## Set of tasks
- a) According to the model rollout notes, what decision are the telemetry statistics meant to provide evidence for?
- b) Please pick up the model rollout notes after their final sentence and continue them in the same style.

Versioned runtime artifacts:

model.pt
faiss.index
intents_manifest.json
masking_rules.json
examples_manifest.jsonl
ranker_config.json
metrics.json

Model lifecycle:

immutable model versions (model_id),
one active node-level pointer initially,
optional canary switch per webspace later,
rollback by pointer change.

5) Governance and observability

Mandatory telemetry fields:

latency (stage=neural),
confidence distribution,
fallback ratio (neural -> rasa -> teacher),
per-intent precision/recall (offline eval),
rejected/abstained samples for Teacher queue.
provider version and model_id,
canonicalization hit/miss/ambiguity counts,
per-intent accept/abstain/reject counts,
matched-example evidence for accepted neural decisions.

The statistics are intentionally part of the first node-level model rollout. They are the evidence we need before deciding whether multiple models by locale, webspace, profile, hardware class, or domain are justified.

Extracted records

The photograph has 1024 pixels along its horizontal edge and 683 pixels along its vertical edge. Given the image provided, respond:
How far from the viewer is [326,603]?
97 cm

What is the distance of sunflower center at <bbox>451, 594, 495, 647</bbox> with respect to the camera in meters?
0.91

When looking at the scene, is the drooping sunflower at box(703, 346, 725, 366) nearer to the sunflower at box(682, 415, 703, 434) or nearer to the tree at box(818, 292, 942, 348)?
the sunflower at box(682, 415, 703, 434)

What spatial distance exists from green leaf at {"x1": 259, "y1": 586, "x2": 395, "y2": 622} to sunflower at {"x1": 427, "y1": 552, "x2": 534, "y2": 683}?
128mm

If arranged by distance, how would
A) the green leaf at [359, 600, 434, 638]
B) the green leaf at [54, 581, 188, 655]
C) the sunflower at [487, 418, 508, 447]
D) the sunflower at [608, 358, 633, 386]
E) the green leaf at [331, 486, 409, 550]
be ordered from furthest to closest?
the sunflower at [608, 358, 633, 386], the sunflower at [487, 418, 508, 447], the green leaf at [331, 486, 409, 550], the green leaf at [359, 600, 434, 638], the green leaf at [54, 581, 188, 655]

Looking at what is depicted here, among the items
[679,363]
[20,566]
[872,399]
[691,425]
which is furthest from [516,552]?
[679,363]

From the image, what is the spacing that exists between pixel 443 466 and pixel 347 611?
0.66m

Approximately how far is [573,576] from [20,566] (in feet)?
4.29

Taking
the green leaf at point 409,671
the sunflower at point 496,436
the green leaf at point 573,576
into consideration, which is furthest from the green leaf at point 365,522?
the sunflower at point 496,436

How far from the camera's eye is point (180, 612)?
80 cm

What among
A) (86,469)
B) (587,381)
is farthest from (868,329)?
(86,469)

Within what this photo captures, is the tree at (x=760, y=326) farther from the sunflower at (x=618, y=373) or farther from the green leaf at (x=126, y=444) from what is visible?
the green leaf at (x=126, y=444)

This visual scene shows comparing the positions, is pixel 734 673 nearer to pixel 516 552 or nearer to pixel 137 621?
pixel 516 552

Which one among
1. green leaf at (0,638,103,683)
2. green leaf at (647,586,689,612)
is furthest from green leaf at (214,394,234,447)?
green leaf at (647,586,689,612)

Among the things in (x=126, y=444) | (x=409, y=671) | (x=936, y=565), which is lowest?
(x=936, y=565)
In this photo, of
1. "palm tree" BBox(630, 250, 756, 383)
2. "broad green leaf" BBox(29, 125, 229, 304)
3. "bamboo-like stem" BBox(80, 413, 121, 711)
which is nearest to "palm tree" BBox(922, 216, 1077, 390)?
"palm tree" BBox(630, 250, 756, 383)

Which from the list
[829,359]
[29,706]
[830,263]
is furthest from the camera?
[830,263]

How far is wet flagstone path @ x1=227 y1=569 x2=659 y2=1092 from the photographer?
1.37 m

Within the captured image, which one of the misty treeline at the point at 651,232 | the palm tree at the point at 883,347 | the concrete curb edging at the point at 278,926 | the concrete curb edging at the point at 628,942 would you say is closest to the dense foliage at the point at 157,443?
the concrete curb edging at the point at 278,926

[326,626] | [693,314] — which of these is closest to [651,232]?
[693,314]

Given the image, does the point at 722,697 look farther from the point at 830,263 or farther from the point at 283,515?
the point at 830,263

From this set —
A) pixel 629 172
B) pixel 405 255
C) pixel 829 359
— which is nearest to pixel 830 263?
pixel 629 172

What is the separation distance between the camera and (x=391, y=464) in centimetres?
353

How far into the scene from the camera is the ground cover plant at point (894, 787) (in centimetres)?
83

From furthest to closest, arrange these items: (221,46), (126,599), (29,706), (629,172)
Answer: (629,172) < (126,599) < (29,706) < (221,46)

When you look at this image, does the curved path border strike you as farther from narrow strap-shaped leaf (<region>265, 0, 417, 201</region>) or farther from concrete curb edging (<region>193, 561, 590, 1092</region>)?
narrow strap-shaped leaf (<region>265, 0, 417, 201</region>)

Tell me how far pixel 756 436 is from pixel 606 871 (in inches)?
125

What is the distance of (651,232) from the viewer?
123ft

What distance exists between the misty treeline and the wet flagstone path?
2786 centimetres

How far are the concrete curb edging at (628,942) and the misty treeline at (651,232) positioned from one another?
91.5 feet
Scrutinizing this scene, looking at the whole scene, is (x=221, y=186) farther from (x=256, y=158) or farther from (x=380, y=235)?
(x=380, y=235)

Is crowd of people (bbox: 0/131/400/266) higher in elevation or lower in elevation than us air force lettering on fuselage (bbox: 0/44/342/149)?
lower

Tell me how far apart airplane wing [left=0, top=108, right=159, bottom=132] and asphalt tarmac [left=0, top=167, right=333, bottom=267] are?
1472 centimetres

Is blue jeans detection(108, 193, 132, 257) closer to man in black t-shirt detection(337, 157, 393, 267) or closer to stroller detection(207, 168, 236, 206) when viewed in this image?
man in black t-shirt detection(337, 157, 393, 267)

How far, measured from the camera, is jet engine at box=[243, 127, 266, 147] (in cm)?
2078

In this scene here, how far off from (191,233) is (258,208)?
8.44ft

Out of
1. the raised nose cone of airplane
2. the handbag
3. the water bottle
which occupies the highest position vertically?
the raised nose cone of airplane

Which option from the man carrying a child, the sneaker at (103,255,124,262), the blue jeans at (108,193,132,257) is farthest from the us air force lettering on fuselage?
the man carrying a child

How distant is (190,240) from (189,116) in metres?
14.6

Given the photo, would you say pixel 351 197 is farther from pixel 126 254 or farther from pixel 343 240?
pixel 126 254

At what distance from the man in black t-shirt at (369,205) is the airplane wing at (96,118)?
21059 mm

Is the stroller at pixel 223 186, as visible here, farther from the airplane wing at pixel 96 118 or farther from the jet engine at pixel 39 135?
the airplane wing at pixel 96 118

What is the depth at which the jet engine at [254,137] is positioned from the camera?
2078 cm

## Exercise answers
- a) Whether multiple models by locale, webspace, profile, hardware class, or domain are justified.

- b)
6) Training data ownership

Curated examples are stored with the owner of the behavior:

skill actions -> the owning skill;
scenario flows -> the owning scenario;
core/client actions -> a versioned system action catalog;
aliases and display names -> named-entity authoritative sources.

The system action catalog covers built-in UI/kernel/client commands such as move, hide, open, pin, switch, and similar shell behavior. These actions should not be represented as fake user skills just to feed NLU. The catalog gives all providers stable action ids, schemas, aliases, and training examples while keeping execution authority in the core/client subsystem.

Target decision policy

Regex hit: immediate accept.
Neural high confidence (>= T_accept): accept as final.
Neural uncertainty (T_reject < conf < T_accept): delegate to Rasa.
No intent after Rasa: delegate to Teacher.

Recommended initial thresholds:

T_accept = 0.80
T_reject = 0.45

Tune per locale/domain after offline evaluation.

Implementation roadmap

Phase 0 — Preparation (1 sprint)

Define event and HTTP contracts for neural stage.
Create neural_nlu_service_skill as a registry/workspace service skill (healthcheck, config, supervisor integration).
Remove provider delivery through src/adaos/interpreter_data.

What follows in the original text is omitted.